Lead Balloon Follows Chocolate Teapot Into Reality

leadballoon-article

Engineering design students have struck another blow against idiom by successfully flying a lead balloon.

They responded to a challenge by British TV’s The One Show, which last year asked chocolate producers Nestle to make a chocolate teapot, based around the idiom that such a receptacle is the epitome of uselessness. In fact it proved possible to build a teapot that could hold boiling water for two minutes and then pour a drinkable, if slightly chocolaty, cup of tea. It turned out that by using dark chocolate with 65 percent cocoa solids and making the pot thick enough, the inner layer of the pot melting actually prevented further damage by acting as insulation.

The show followed up by asking students at the University of Bristol to produce and fly a lead balloon, something that is normally a metaphor for an idea sinking or going down badly.

Producing the balloon involved two main elements. The first was using a lead foil that was a mere 0.0016mm thick, though still weighed six times as much as the equivalent amount of “regular foil” (which likely refers to aluminum foil used for food.)

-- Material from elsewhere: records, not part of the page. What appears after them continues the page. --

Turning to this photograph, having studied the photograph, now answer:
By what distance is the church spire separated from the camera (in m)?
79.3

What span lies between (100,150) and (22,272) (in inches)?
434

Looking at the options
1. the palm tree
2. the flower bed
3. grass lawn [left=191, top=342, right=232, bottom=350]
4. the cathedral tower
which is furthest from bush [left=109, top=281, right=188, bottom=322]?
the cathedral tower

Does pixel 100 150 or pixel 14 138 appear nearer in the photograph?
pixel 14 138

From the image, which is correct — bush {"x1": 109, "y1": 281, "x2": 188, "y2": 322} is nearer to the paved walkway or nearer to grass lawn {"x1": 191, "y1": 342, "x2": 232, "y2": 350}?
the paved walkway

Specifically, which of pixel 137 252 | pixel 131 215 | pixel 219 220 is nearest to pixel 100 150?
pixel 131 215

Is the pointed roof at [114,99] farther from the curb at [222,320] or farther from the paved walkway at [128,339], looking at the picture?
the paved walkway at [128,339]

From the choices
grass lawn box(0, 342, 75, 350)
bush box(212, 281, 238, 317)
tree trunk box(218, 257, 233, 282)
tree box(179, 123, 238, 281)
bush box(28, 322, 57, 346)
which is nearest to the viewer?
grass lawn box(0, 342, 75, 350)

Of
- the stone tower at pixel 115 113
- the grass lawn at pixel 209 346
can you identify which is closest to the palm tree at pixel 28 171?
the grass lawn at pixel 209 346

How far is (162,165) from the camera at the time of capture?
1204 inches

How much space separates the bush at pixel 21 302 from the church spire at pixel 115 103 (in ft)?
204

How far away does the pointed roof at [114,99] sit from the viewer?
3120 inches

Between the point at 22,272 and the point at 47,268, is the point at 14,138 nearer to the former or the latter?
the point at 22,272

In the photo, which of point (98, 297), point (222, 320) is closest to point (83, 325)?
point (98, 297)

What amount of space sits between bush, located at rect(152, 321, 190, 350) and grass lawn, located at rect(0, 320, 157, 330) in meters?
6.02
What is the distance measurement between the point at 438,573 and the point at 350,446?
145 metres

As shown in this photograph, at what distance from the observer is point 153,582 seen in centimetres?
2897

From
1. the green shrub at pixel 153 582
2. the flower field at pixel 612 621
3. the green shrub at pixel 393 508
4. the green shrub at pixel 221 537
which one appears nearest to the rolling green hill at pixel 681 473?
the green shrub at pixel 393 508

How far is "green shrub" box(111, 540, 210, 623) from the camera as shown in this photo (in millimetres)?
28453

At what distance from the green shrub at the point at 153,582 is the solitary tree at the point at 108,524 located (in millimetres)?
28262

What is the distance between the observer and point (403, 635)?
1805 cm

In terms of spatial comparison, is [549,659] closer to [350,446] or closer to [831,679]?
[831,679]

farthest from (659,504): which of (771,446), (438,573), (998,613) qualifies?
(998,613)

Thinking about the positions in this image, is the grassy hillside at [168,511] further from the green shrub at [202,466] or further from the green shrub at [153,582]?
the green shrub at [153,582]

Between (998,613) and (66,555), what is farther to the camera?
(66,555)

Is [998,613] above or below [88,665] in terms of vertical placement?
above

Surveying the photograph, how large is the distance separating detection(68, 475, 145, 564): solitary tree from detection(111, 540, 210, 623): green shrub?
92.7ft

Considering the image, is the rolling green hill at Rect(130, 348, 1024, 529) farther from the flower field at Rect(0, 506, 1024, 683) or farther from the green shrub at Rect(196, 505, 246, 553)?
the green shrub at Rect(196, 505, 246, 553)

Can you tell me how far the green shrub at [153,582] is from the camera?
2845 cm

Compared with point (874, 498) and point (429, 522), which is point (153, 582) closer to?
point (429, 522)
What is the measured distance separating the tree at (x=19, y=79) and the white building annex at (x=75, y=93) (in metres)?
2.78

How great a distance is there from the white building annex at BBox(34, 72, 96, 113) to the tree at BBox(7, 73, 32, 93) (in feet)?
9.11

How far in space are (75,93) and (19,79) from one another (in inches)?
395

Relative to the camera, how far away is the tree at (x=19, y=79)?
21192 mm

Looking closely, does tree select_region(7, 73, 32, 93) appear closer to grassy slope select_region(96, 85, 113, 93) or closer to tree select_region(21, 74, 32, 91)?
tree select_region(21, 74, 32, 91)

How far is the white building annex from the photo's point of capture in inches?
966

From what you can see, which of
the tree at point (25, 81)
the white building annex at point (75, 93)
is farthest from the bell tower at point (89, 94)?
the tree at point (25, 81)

The second element was shaping this into a working balloon. An initial attempt using a wooden frame to put it into an ovoid shape proved too heavy. (It’s possible the students knew this ahead of time but couldn’t resist the wordplay of calling it a lead Zeppelin.)

Instead they turned to origami and overlaid the lead sheets on one another to join them in a specific flat pattern on the ground. They then used air to start the inflation before switching to helium. The origami design meant that as the balloon inflated, it twisted 90 degrees and wound up as a 1.6 meter cube.

The balloon, while kept indoors and tethered, successfully floated to five meters off the ground where it kept its position.




6 Responses to Lead Balloon Follows Chocolate Teapot Into Reality

  1. Mythbusters used this method of making a lead balloon years ago. Not really amazing when all the work has been done for you by two american special effects guys.

  2. Isn’t the phrase “going down like a lead balloon?” I’ve always taken that to mean the balloon was already up in the air and just got punctured or something, and then dropped rapidly rather than gliding on the wind because it’s lead.